隣人はイケメン上司でした〜手から好きになってもいいですか?〜
遙華はお酒を飲みたいのもそうだが心くんの煙草を吸う仕草を見る為に通っているのもあるのだ。
もちろん心くんに恋心はない、ただかっこいいのだ。
「また、じっとみるな(笑)」
「だってかっこいいんだもん」
「遙華は彼氏はいないのか?」
「いない」
「彼氏が煙草を吸わなくてもOKなタイプ?」
「うん、それはまた違うんだよね、手が好きなの、その手のなかでも煙草をトントンてする仕草、そう、それ!」
まさに今、心太朗が灰を落としていた所だった。
「あーいいわ、心くん」
「変わったフェチだなぁ」
「結構いると思うけどな、カルーアミルクをお願いします」
「ペース早くないか?」
「だって明日休みだもん、いいでしょ?」
「じゃあ、少しこれを食べろ」
心くんはチーズを出してくれた。
「いただきます」
心くんが他のお客さんの所に行っている間に入り口の開く音がした。
心太朗は入り口を見ると笑って
「久しぶり」と声をかけていた。
入ってすぐのカウンターに座ると心太朗がすぐに寄っていき話していた。
まあカウンターに座る人も結構いる為、遙華は普通に飲んでいたがジントニックを作りその人に出していた。

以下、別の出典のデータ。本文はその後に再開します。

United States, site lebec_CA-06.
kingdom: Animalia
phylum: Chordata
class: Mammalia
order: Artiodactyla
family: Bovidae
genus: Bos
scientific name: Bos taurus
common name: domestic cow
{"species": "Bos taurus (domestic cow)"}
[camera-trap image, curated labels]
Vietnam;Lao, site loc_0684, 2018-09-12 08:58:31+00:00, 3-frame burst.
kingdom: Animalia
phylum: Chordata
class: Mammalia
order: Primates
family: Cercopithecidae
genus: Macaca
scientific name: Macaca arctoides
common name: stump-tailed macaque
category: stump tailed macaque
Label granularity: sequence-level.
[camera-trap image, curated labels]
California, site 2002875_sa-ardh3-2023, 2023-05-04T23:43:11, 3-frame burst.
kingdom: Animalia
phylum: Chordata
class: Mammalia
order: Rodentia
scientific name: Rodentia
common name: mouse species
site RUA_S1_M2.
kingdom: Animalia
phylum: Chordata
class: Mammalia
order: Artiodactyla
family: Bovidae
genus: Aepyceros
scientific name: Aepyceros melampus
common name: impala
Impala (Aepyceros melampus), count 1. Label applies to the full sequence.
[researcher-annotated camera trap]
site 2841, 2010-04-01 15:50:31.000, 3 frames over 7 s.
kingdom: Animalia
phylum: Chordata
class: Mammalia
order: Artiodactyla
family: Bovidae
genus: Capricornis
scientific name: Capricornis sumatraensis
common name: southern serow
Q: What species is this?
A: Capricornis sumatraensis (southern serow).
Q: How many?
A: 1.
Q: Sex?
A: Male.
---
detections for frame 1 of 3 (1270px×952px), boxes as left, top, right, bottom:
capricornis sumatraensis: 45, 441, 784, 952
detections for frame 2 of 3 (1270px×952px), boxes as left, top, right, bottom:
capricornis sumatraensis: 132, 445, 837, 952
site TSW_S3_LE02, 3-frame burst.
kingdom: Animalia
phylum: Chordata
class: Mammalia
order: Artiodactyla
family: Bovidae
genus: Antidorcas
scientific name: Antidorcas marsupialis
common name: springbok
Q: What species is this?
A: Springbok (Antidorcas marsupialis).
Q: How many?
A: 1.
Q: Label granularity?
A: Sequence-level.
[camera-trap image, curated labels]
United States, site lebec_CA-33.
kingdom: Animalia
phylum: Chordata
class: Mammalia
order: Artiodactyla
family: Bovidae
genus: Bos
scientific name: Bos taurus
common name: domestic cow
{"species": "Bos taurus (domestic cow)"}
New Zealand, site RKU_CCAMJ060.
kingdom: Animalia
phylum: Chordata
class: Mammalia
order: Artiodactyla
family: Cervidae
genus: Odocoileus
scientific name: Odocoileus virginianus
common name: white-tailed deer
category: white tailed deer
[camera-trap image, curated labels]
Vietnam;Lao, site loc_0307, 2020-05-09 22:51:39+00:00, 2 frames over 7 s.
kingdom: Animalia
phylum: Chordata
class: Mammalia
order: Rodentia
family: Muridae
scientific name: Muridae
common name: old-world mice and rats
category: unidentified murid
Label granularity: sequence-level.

心くんはしばらくそのお客さんと話していて、遙華はスマホを見ながらゆっくり飲んでいると「チン」と高い音が遙華の耳に入ってきたのだ。
これはジッポライターの音!
遙華はゆっくりと左端の人を見た。
少し首を傾げ、紙煙草に火をつけている男性、目を細め最初の一服をフーと煙と共にはいた…
うわっ、かっこいい…
遙華は右手に煙草を持つ手を見ていた。
心くんくらいのかっこよさ、でも心くんより腕にも筋肉がついていて手の甲の筋も素敵!
心くんは細いからそこまで筋肉はついていないけどあの人は程よい筋肉だ。